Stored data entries
◆ ◆ ◆ ◆ ◆

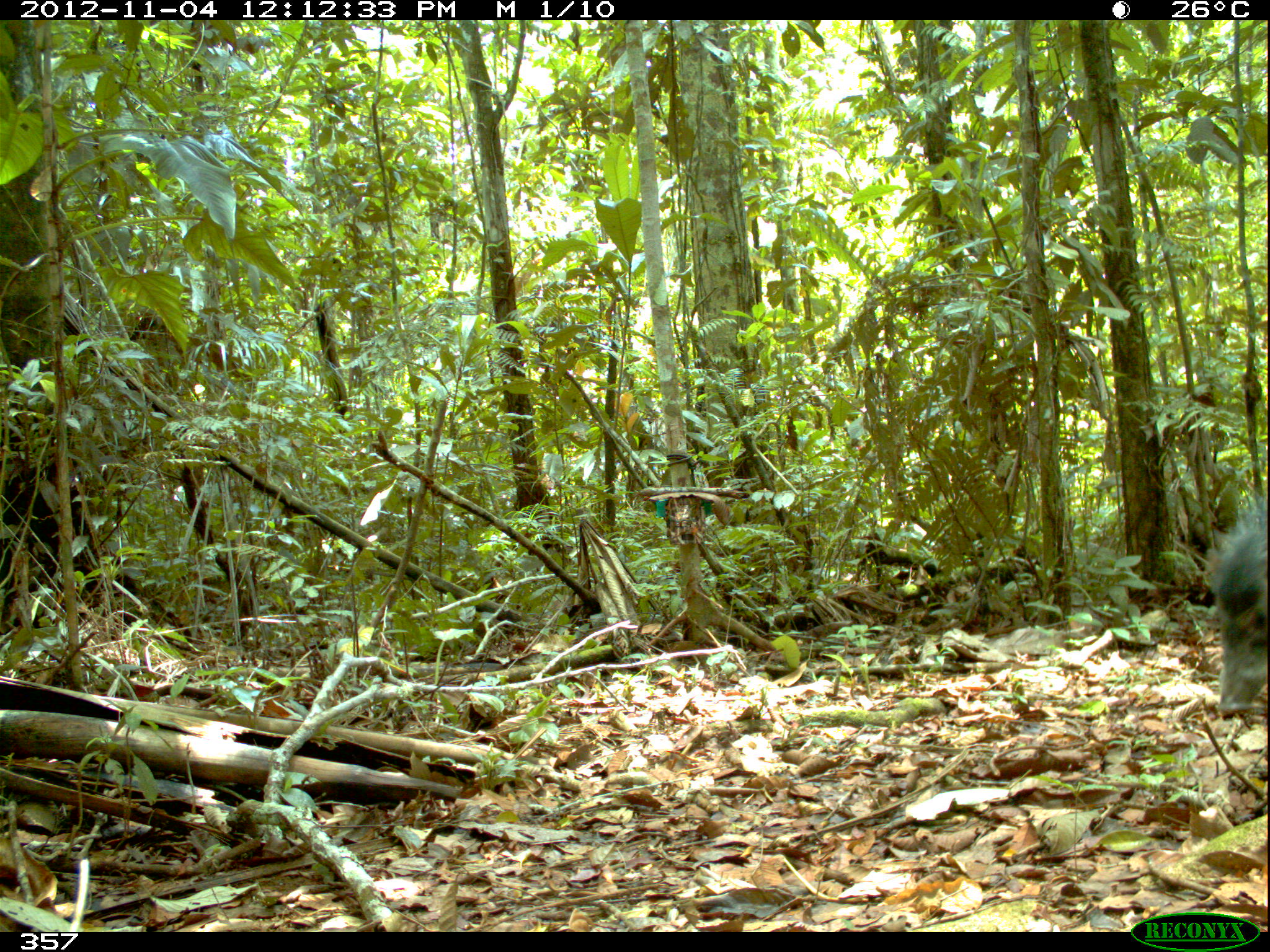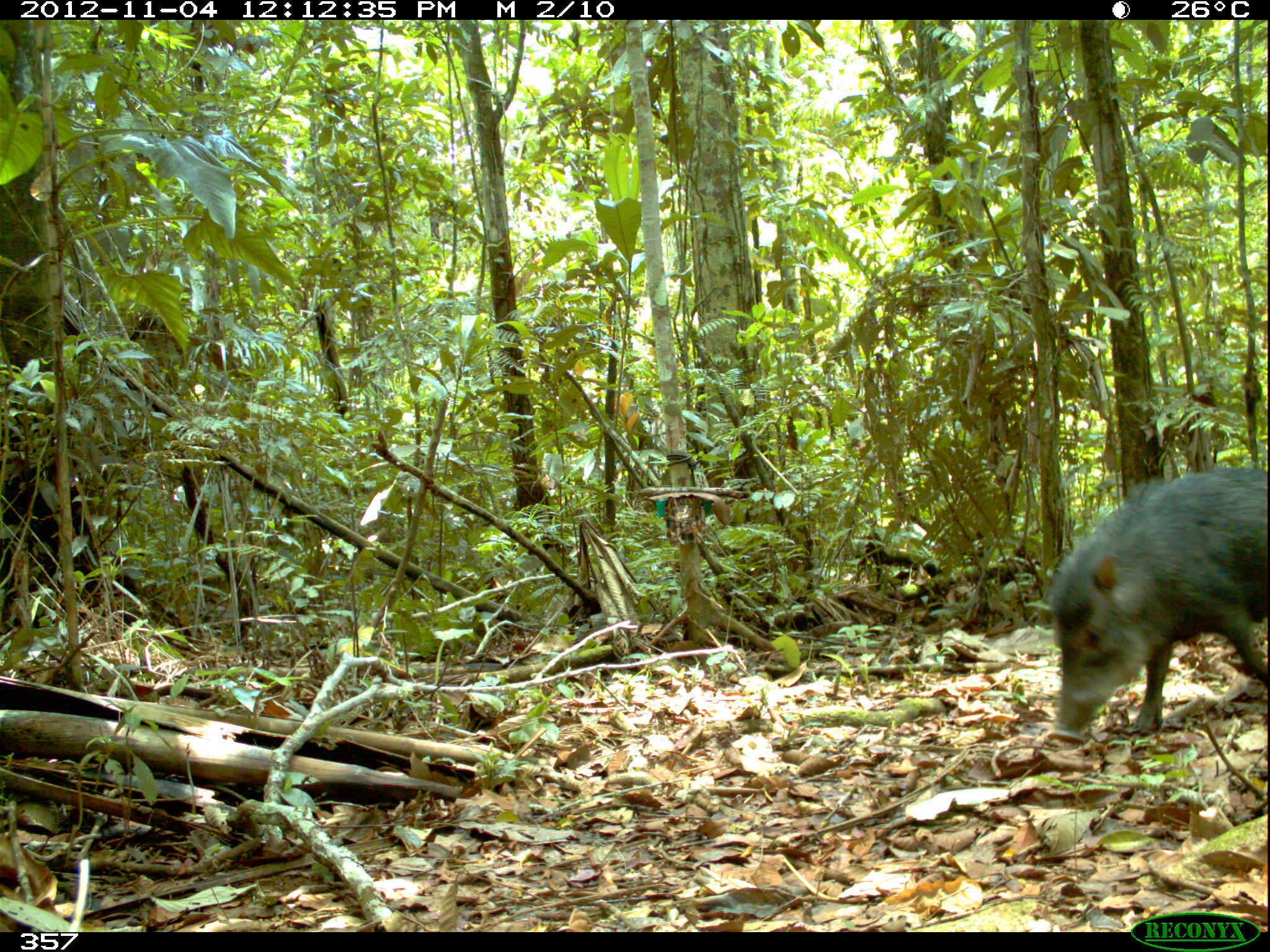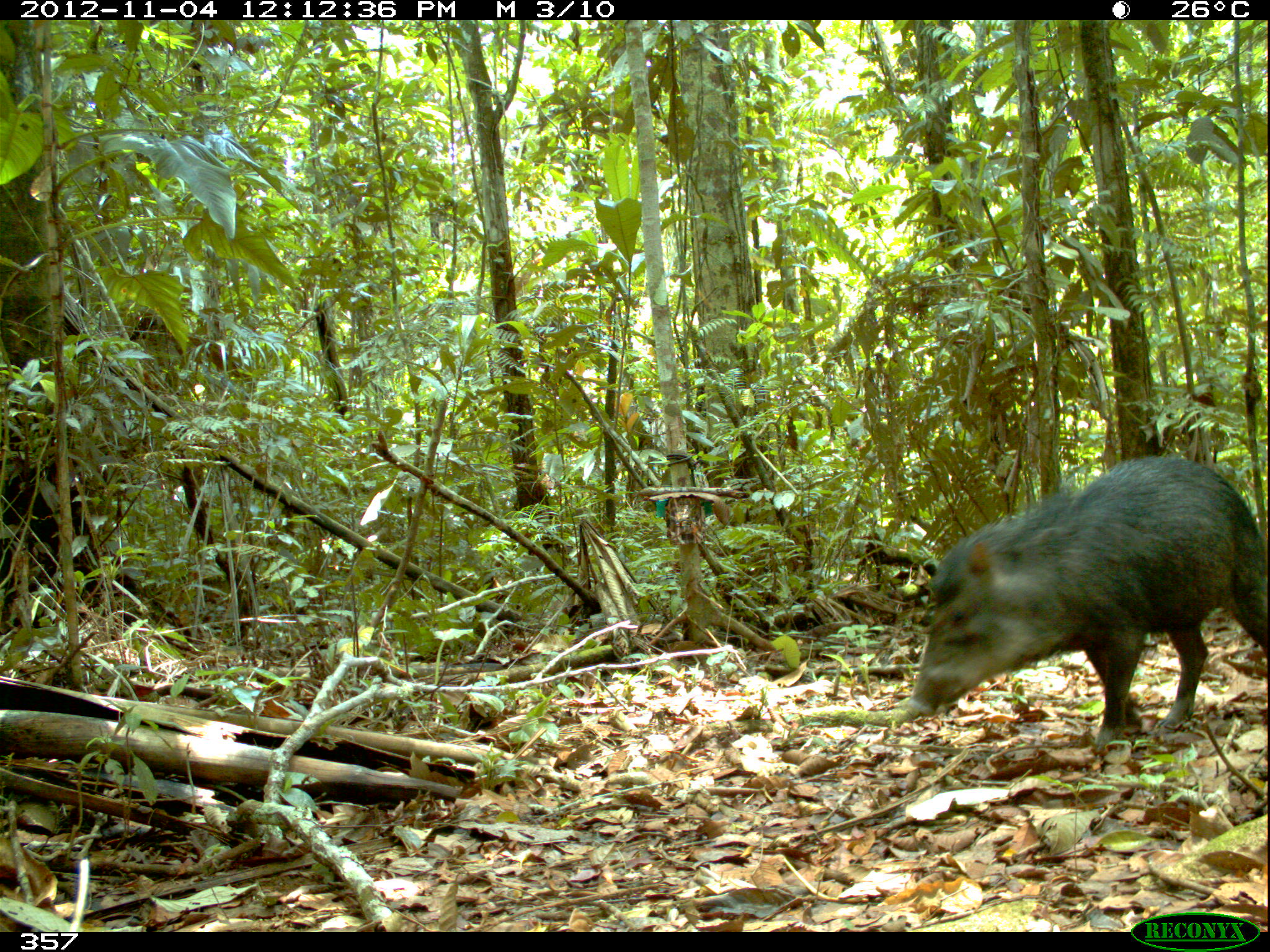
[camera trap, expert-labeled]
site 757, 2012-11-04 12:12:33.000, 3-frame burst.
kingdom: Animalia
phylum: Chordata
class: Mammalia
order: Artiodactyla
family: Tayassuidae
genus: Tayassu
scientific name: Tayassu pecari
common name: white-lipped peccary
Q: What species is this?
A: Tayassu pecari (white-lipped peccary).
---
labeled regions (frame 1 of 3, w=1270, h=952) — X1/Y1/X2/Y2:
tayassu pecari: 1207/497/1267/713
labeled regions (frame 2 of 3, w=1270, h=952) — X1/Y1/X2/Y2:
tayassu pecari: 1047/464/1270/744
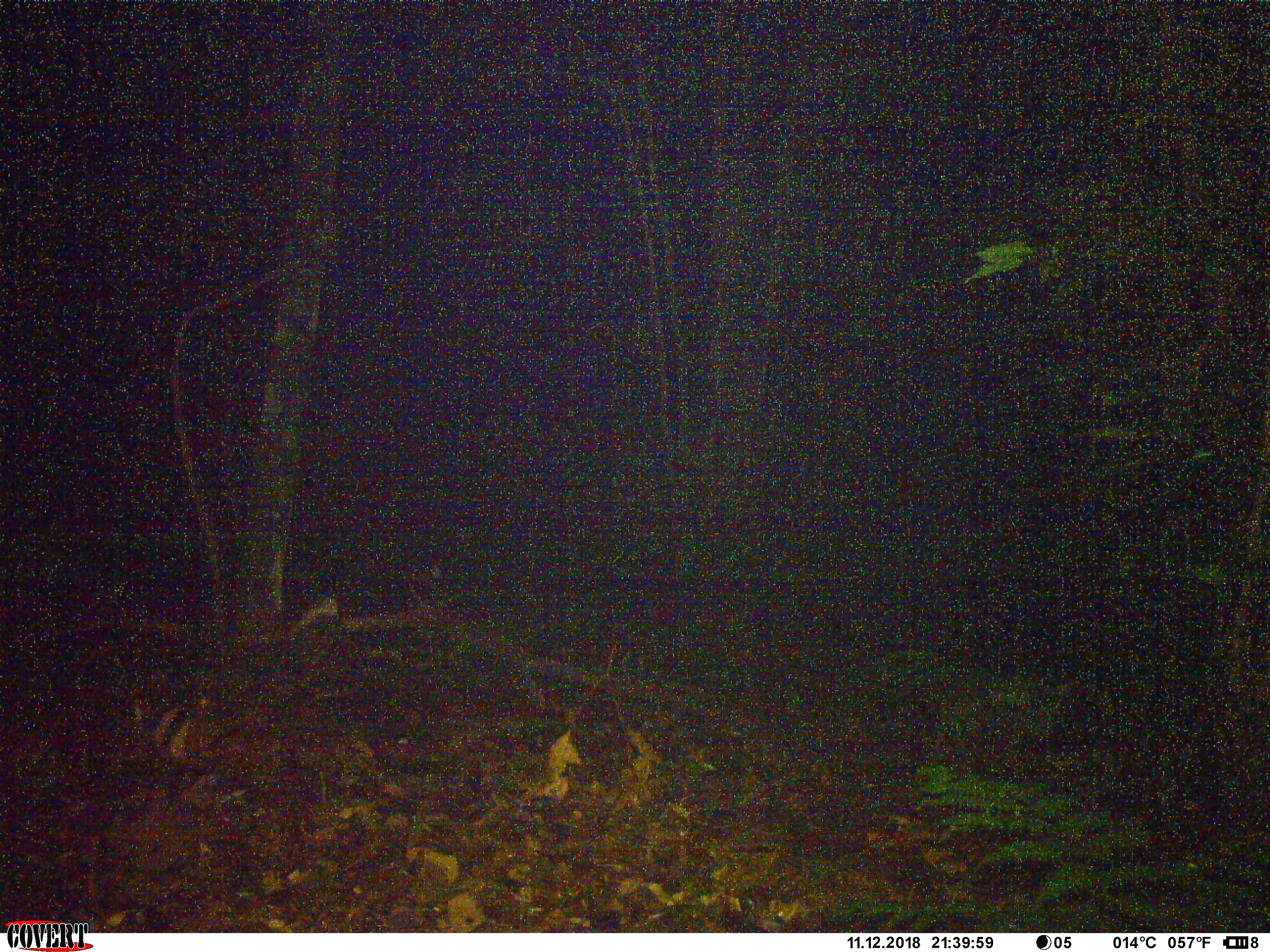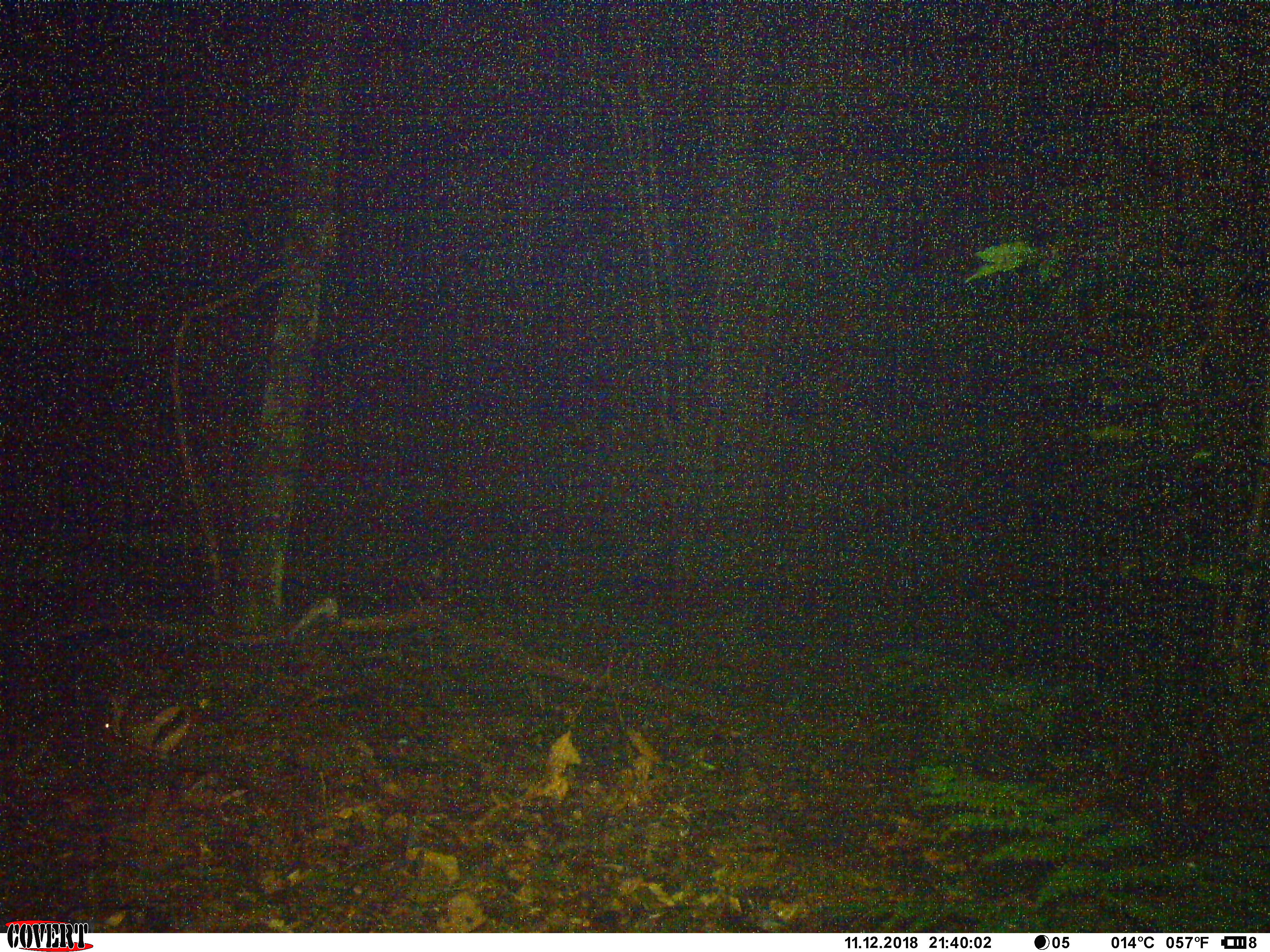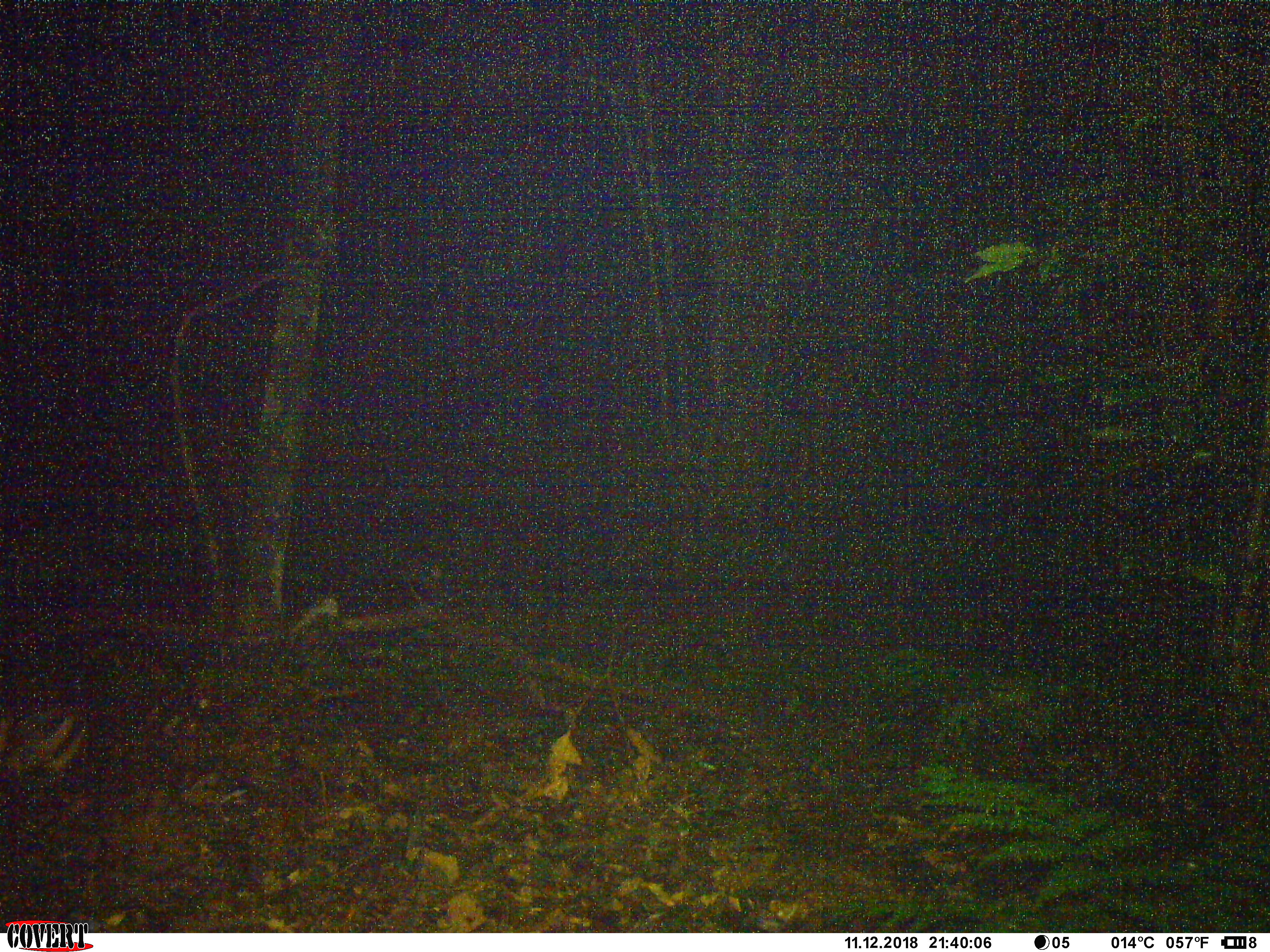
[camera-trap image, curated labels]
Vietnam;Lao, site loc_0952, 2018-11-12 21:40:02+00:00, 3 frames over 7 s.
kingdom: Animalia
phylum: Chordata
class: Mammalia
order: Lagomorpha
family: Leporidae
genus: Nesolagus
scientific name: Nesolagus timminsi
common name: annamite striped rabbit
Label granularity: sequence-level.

◆ ◆ ◆ ◆ ◆

▶ [THE TASK]: Find each line above that contains "camera", and copy those lines.

▶ [RESPONSE TO THIS EXERCISE]:
[camera trap, expert-labeled]
[camera-trap image, curated labels]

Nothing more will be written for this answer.